L’enfer pour les animaux est bien là et tous ces exemples montrent bien qu’il faut aller plus loin que la loi de 2015 qui a reconnu dans le droit qu’un animal est "un être vivant doué de sensibilité". Celle-ci était l’aboutissement de deux phénomènes. D’une part l’étude commencée dans les années 70 dans les universités des relations entre l’Homme et l’animal, qui ont débouché sur la notion d’éthique animale. Et d’autre part l’émergence de mouvements militants, parfois aux actions chocs voire illégales : spécisme, welfarisme (reconnaissance du ressenti de la souffrance par les animaux), abolitionnisme de toutes les formes d’exploitations animales, mais aussi le végétarisme ou le véganisme.

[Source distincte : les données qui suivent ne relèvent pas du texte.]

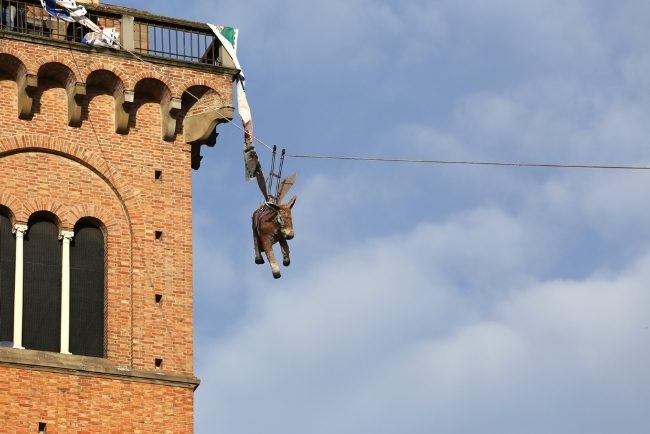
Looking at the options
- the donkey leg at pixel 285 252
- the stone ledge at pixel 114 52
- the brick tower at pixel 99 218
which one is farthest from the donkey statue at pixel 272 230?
the stone ledge at pixel 114 52

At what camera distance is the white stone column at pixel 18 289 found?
4725 cm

Aujourd’hui, il faut aller plus loin tout simplement parce que les Français y sont prêts. Le référendum d’initiative partagée (RIP) qui a réuni en quelques semaines près de 580 000 signataires propose six mesures fortes en faveur du bien-être animal. Différents sondages montrent que les Français sont de plus en plus sensibles à la condition animale. 95 % d’entre eux s’accordent à dire qu’un animal a des droits et une large majorité se dégage pour prendre des mesures importantes pour changer la donne.

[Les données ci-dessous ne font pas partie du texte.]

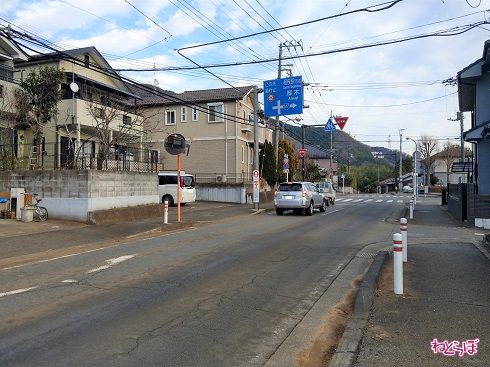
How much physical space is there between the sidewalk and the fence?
12.3m

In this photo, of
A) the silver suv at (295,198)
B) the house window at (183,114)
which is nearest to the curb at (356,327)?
the silver suv at (295,198)

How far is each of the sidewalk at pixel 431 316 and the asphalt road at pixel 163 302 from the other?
3.41 ft

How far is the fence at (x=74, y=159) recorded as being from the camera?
18.0m

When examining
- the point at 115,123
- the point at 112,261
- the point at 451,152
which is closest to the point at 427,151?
the point at 451,152

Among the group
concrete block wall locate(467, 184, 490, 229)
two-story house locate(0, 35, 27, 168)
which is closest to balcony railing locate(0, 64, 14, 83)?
two-story house locate(0, 35, 27, 168)

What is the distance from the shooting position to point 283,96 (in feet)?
84.1

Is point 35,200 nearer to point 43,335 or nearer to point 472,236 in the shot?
point 43,335

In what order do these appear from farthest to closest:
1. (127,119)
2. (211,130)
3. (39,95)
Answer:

La balle est désormais dans le champ politique. Des députés ont écrit plusieurs propositions de loi contre la maltraitance. Mais c’est bien un signal que l’on attend désormais du gouvernement, à la fois dans sa capacité à résister à tous les lobbys – et ils sont nombreux – partisans du statu quo, mais aussi aux demandes les plus radicales qui voudraient nier les progrès réalisés par de nombreuses filières agroalimentaires entachées par le comportement indigne de certains, ou réclamer une citoyenneté animale. Ce chemin de crête s’est élargi avec la mobilisation citoyenne. "Les devoirs que nous avons en fait envers les animaux sont des devoirs envers l’humanité car les animaux sont un analogon de l’humanité. Un homme cruel envers les animaux le sera aussi envers les hommes", disait le philosophe Emmanuel Kant. Donner plus de droits aux animaux est donc éminemment un projet permettant d’élever l’humanité.
(Editorial publié dans La Dépêche du Midi du mercredi 26 août 2020)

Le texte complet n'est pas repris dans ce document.